Short problem.
Transcribe the lines below word for word, starting with the line that contains "How far are upper" and going on through the line that contains "1831 millimetres".

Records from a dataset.
-*-
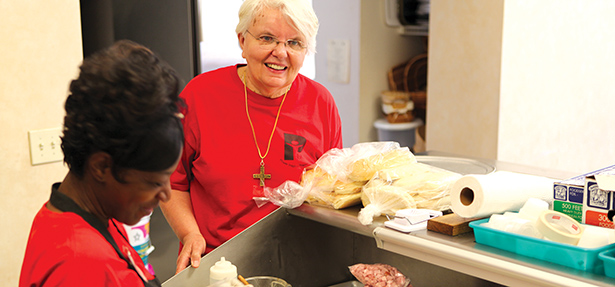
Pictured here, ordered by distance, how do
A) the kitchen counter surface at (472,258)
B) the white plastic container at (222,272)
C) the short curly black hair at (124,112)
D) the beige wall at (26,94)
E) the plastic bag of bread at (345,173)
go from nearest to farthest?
the short curly black hair at (124,112), the kitchen counter surface at (472,258), the white plastic container at (222,272), the plastic bag of bread at (345,173), the beige wall at (26,94)

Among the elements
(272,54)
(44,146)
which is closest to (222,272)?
(272,54)

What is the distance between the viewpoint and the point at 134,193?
0.85m

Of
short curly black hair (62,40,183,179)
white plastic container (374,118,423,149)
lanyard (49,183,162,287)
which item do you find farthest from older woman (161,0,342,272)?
white plastic container (374,118,423,149)

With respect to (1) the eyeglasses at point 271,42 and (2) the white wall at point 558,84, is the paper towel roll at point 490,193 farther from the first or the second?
(2) the white wall at point 558,84

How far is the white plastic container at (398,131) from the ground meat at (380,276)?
274 cm

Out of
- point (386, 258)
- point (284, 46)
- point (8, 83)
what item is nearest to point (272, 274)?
point (386, 258)

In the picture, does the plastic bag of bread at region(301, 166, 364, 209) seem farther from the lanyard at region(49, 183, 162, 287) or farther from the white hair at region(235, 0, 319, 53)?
the lanyard at region(49, 183, 162, 287)

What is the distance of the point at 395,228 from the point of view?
127 cm

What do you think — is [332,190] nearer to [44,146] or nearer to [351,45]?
[44,146]

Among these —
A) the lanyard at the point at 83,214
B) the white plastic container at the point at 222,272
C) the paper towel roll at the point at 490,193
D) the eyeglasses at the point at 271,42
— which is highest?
the eyeglasses at the point at 271,42

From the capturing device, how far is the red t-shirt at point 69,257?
2.59 feet

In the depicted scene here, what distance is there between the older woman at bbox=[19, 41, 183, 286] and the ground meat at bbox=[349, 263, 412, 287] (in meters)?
0.69

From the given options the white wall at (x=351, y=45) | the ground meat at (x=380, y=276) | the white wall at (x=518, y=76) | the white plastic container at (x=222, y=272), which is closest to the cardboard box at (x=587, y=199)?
the ground meat at (x=380, y=276)

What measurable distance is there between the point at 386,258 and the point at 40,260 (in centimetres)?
106
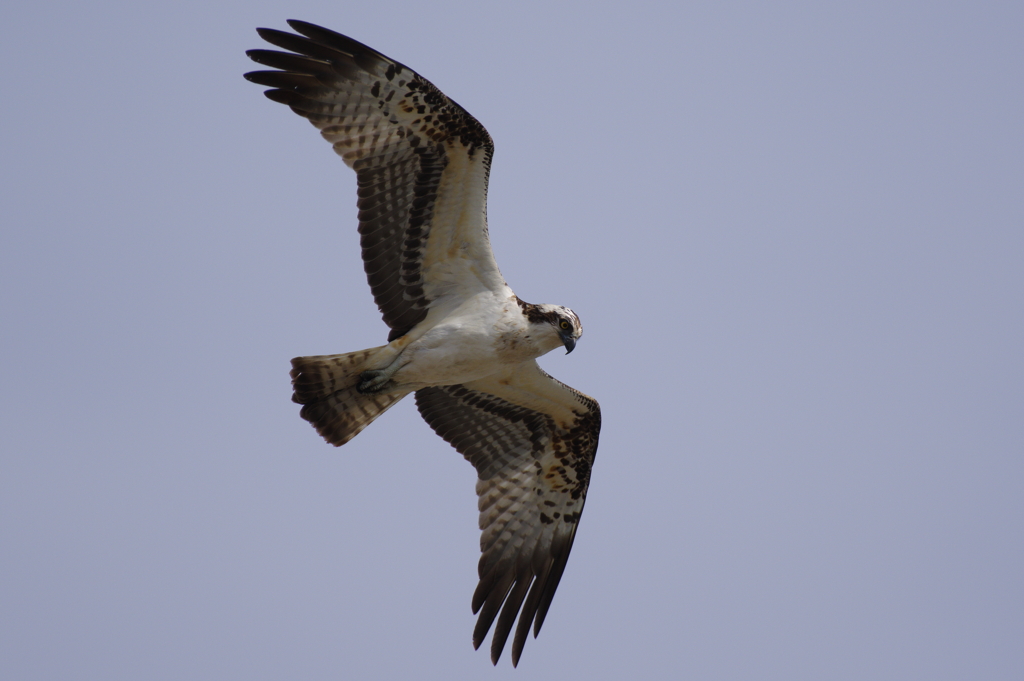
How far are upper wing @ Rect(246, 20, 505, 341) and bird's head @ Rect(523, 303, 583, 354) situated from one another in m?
0.78

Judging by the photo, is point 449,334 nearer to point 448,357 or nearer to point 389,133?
point 448,357

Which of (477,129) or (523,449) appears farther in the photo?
(523,449)

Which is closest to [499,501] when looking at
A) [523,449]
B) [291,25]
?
[523,449]

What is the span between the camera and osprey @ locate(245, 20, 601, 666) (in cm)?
945

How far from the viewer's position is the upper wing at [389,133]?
30.8 ft

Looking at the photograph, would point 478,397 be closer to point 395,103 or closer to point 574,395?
point 574,395

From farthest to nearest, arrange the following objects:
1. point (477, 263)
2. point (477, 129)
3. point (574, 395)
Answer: point (574, 395), point (477, 263), point (477, 129)

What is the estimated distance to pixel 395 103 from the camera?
9.46 m

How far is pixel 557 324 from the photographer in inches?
379

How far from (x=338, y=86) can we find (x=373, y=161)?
2.37 ft

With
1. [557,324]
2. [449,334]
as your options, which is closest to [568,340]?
[557,324]

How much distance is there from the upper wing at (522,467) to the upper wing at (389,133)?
1831 millimetres

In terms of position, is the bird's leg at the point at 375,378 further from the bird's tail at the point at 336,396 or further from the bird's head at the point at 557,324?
the bird's head at the point at 557,324

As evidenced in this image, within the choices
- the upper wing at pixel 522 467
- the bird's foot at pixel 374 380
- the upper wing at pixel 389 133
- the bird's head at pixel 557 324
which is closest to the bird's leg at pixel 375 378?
the bird's foot at pixel 374 380
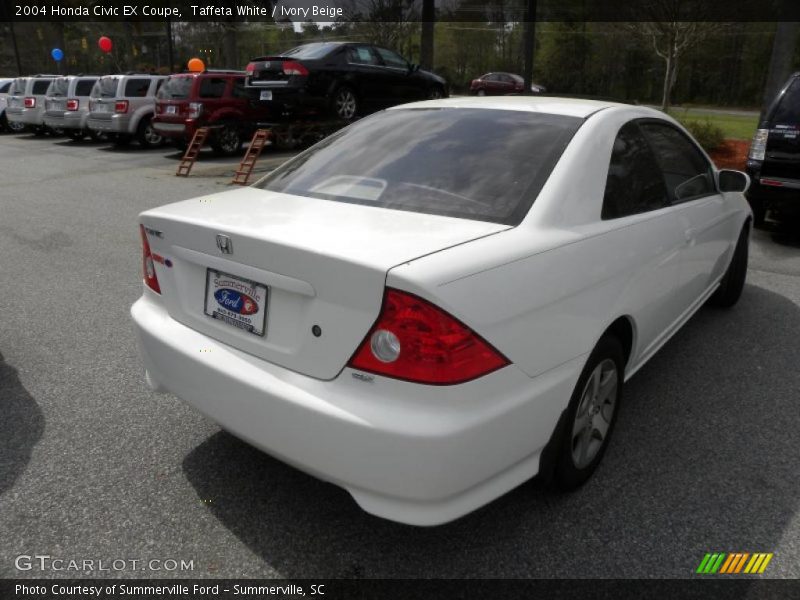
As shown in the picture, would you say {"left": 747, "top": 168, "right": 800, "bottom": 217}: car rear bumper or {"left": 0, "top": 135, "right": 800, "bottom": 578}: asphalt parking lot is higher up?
{"left": 747, "top": 168, "right": 800, "bottom": 217}: car rear bumper

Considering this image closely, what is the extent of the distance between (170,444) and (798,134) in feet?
22.2

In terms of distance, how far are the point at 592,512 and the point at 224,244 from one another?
180 centimetres

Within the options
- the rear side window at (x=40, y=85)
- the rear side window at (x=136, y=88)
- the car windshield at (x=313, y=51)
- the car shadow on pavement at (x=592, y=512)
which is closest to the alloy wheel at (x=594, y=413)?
the car shadow on pavement at (x=592, y=512)

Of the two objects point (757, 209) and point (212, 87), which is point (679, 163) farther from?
point (212, 87)

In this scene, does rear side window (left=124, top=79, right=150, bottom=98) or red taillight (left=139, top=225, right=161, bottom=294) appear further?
rear side window (left=124, top=79, right=150, bottom=98)

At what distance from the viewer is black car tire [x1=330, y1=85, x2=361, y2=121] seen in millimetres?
13195

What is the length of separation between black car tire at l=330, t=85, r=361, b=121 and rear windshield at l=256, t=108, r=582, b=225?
1042 cm

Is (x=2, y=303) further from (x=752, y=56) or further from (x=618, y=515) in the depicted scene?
(x=752, y=56)

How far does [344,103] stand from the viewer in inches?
531

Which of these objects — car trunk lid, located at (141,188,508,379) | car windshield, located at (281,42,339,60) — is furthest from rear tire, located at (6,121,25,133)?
car trunk lid, located at (141,188,508,379)

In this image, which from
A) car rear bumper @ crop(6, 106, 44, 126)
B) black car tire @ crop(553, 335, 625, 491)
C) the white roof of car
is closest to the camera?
black car tire @ crop(553, 335, 625, 491)

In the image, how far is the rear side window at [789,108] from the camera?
22.1 feet

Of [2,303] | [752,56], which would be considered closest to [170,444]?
[2,303]

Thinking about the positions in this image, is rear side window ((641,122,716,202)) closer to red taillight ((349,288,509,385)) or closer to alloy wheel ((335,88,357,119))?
red taillight ((349,288,509,385))
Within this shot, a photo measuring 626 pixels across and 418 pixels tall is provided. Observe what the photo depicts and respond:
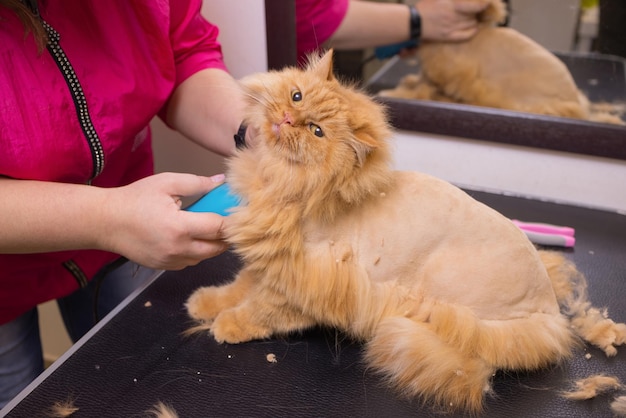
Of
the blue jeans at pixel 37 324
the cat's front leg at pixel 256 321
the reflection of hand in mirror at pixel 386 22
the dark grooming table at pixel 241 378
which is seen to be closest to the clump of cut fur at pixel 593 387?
the dark grooming table at pixel 241 378

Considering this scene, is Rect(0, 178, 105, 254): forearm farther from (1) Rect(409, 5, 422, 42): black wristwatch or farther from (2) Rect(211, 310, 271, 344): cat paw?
(1) Rect(409, 5, 422, 42): black wristwatch

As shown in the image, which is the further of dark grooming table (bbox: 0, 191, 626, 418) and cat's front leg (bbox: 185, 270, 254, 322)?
cat's front leg (bbox: 185, 270, 254, 322)

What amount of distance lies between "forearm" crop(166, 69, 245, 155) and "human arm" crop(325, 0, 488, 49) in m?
0.41

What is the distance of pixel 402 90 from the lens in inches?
51.9

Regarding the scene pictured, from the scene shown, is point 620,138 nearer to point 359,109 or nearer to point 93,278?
point 359,109

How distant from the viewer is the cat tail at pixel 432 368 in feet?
2.26

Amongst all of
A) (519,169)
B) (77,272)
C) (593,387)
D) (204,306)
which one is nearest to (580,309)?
(593,387)

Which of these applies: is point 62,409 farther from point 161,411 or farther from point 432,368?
point 432,368

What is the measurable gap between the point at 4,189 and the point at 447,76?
960mm

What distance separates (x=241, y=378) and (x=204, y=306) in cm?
14

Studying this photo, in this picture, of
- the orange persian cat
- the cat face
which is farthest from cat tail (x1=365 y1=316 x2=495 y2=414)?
the cat face

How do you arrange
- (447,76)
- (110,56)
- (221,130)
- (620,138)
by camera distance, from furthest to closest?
(447,76) → (620,138) → (221,130) → (110,56)

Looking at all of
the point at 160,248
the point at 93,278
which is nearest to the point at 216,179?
the point at 160,248

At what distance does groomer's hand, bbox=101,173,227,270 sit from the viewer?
2.19 feet
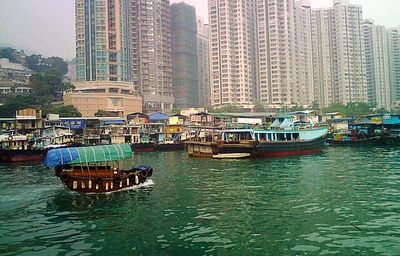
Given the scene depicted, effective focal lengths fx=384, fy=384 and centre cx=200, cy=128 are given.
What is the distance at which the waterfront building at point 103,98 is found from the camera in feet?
229

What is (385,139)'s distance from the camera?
47406mm

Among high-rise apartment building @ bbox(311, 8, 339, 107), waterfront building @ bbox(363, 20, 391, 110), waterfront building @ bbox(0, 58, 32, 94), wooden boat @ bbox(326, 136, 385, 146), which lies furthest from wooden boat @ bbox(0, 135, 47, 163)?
waterfront building @ bbox(363, 20, 391, 110)

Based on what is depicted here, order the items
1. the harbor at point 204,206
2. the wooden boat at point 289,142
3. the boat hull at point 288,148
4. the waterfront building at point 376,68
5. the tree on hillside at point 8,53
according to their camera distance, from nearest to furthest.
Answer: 1. the harbor at point 204,206
2. the boat hull at point 288,148
3. the wooden boat at point 289,142
4. the tree on hillside at point 8,53
5. the waterfront building at point 376,68

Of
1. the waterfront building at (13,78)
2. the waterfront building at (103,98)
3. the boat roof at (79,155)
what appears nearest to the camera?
the boat roof at (79,155)

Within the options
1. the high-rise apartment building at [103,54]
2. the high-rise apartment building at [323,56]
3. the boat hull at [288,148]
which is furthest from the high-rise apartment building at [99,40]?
the high-rise apartment building at [323,56]

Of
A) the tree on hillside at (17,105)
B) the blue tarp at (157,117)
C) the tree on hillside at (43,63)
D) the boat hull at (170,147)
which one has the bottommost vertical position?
the boat hull at (170,147)

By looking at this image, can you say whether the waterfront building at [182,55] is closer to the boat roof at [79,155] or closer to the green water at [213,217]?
the green water at [213,217]

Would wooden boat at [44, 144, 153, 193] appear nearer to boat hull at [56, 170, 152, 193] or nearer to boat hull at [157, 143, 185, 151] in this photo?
boat hull at [56, 170, 152, 193]

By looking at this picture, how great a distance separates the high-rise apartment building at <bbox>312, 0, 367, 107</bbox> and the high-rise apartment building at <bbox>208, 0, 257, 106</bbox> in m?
22.2

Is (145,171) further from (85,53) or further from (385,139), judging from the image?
(85,53)

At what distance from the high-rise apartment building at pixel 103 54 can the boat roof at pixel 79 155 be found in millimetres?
53987

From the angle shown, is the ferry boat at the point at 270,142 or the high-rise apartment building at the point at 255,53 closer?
the ferry boat at the point at 270,142

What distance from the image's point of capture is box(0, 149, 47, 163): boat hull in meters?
38.3

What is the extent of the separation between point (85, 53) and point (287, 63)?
47683 millimetres
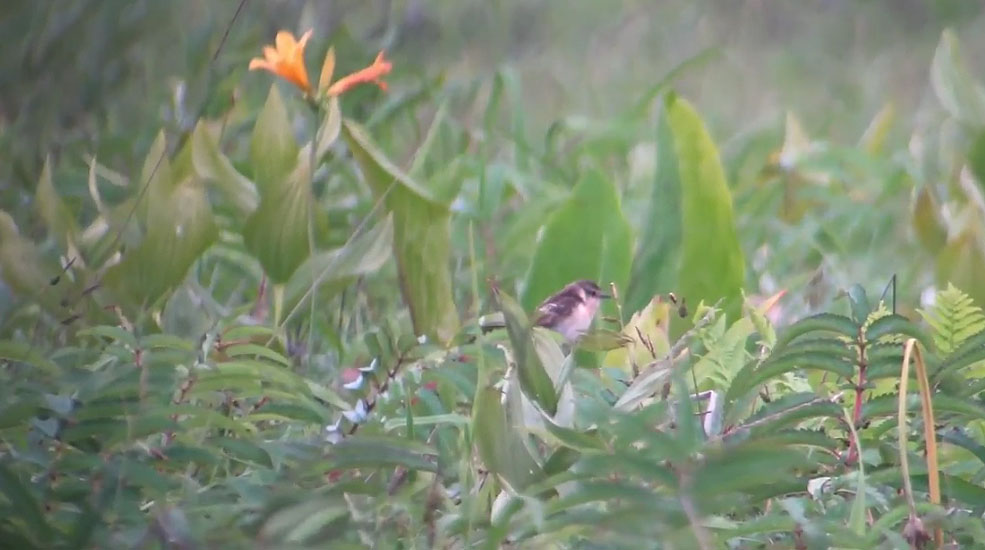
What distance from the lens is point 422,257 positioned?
1424 millimetres

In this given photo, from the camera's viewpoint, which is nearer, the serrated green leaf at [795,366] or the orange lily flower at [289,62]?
the serrated green leaf at [795,366]

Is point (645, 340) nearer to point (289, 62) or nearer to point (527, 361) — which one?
point (527, 361)

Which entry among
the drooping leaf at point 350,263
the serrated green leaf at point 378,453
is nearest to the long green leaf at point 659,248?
the drooping leaf at point 350,263

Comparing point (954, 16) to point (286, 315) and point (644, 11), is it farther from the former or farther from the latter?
point (286, 315)

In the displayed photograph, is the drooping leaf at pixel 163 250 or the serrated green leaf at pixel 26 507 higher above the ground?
the drooping leaf at pixel 163 250

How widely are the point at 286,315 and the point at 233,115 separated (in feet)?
3.07

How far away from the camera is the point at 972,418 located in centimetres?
87

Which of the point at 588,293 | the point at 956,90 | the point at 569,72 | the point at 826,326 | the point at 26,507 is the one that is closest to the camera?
the point at 26,507

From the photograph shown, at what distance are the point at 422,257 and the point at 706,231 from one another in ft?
1.08

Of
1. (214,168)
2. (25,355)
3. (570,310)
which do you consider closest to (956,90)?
(570,310)

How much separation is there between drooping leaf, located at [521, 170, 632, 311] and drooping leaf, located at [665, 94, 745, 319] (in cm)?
8

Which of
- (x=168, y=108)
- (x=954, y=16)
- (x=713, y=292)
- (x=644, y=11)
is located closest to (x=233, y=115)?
(x=168, y=108)

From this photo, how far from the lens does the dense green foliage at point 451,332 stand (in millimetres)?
737

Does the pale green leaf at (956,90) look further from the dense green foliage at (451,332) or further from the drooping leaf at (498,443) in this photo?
the drooping leaf at (498,443)
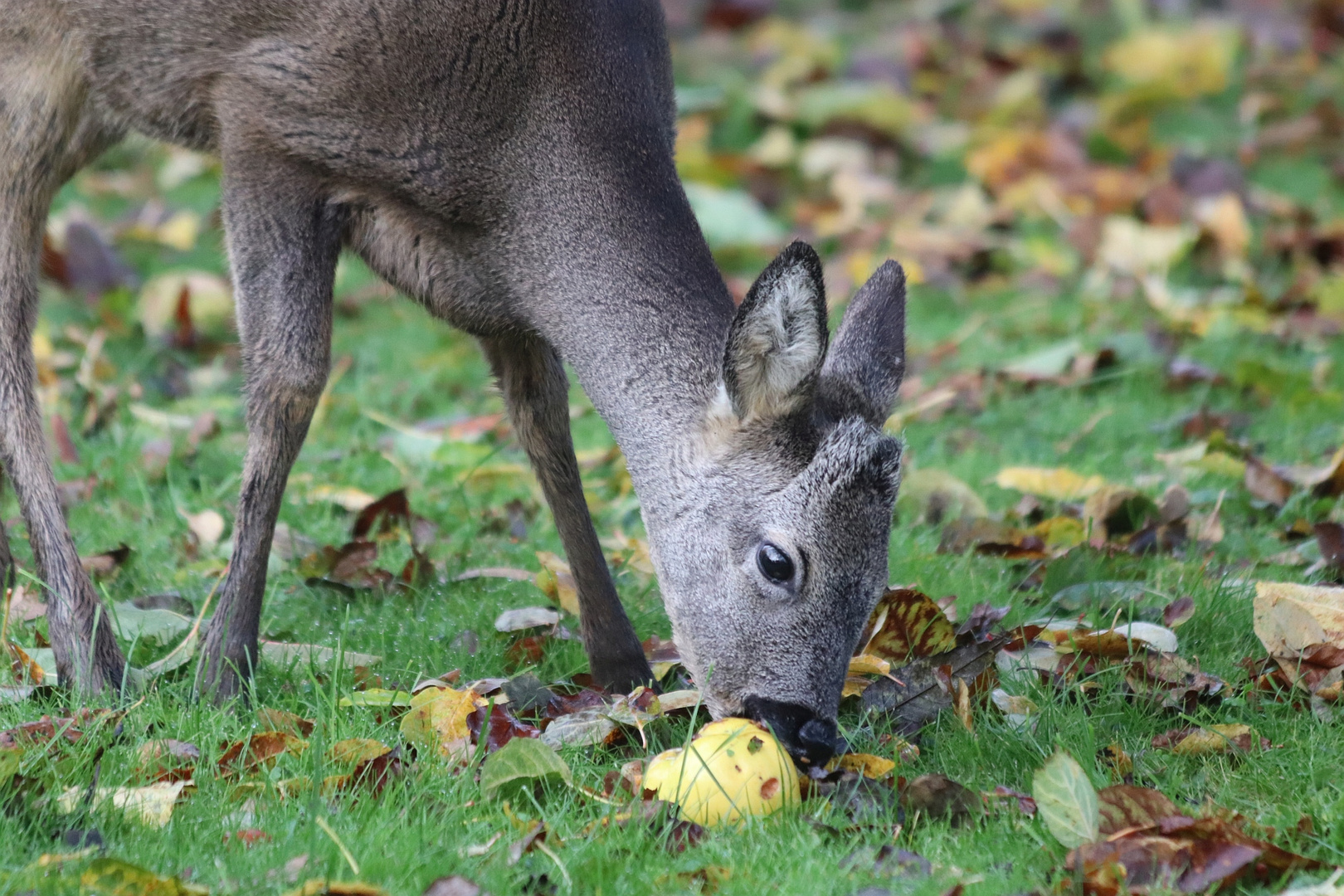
-*-
Written answer.
How far are upper wing @ Rect(246, 20, 505, 341) and bird's head @ Rect(523, 303, 583, 354) situated from one another in m?
0.78

Judging by the photo, is point 449,334 nearer to point 448,357 or nearer to point 389,133?
point 448,357

Which of (477,129) or (523,449) appears farther in the photo?
(523,449)

Which is closest to [499,501] when looking at
A) [523,449]
B) [291,25]
?
[523,449]

What is the span between the camera and osprey @ locate(245, 20, 601, 666) (in cm)?
945

How far from the viewer's position is the upper wing at [389,133]?
30.8 ft

Looking at the photograph, would point 478,397 be closer to point 395,103 or closer to point 574,395?
point 574,395

From farthest to nearest, arrange the following objects:
1. point (477, 263)
2. point (477, 129)
3. point (574, 395)
Answer: point (574, 395), point (477, 263), point (477, 129)

What is the estimated distance to pixel 395 103 from the camera?
9.46 m

How far is pixel 557 324 from the photographer in inches?
379

How far from (x=338, y=86) can we find (x=373, y=161)?
2.37 ft

With
1. [557,324]
2. [449,334]
as your options, which is closest to [568,340]?
[557,324]

How much distance is there from the upper wing at (522,467) to the upper wing at (389,133)?
1831 millimetres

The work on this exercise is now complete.